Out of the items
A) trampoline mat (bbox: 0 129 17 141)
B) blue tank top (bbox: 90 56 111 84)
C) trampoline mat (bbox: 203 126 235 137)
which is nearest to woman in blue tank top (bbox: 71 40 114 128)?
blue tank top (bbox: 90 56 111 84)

## WORK REQUIRED
Write out the entire listing above line for line, keeping every character unchanged.

## TASK SOLUTION
Out of the items
A) trampoline mat (bbox: 0 129 17 141)
B) blue tank top (bbox: 90 56 111 84)
C) trampoline mat (bbox: 203 126 235 137)
which is nearest to woman in blue tank top (bbox: 71 40 114 128)?
blue tank top (bbox: 90 56 111 84)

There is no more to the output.